About this exercise >>
Where does the string "SHEATH" appear in the listing below? Copy every line where it does.

Material for the task >>
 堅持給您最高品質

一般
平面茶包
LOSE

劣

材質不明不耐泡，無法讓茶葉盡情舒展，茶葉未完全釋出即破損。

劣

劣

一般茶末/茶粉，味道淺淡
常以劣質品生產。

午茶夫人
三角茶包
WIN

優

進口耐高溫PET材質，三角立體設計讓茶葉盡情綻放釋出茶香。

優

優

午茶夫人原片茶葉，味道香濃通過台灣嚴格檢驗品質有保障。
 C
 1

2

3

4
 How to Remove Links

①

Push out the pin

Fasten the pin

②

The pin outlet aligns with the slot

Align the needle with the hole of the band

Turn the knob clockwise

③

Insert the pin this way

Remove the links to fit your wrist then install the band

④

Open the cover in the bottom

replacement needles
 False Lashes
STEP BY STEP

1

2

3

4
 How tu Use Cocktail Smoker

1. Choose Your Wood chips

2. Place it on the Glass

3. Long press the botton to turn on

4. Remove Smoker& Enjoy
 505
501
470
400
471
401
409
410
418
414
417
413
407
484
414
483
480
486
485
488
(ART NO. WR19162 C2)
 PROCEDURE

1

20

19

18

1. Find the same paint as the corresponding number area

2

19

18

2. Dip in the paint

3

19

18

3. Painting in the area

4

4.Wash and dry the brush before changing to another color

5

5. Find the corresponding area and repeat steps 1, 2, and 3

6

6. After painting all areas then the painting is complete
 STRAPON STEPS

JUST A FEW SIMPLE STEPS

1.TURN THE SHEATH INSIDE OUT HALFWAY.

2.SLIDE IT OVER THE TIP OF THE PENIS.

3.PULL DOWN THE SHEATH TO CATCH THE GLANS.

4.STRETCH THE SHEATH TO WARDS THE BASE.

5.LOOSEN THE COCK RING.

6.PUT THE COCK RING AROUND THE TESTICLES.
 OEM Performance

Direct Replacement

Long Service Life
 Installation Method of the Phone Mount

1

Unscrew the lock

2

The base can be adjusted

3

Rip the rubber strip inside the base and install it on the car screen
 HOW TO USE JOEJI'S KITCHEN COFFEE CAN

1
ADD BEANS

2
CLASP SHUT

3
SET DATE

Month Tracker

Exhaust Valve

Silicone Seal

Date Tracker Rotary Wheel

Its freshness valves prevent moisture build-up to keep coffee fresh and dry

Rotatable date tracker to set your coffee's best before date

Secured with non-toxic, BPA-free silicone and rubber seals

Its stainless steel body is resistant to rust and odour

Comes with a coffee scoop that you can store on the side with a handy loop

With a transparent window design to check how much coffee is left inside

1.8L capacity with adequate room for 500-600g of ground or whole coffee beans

The answer >>
1.TURN THE SHEATH INSIDE OUT HALFWAY.
3.PULL DOWN THE SHEATH TO CATCH THE GLANS.
4.STRETCH THE SHEATH TO WARDS THE BASE.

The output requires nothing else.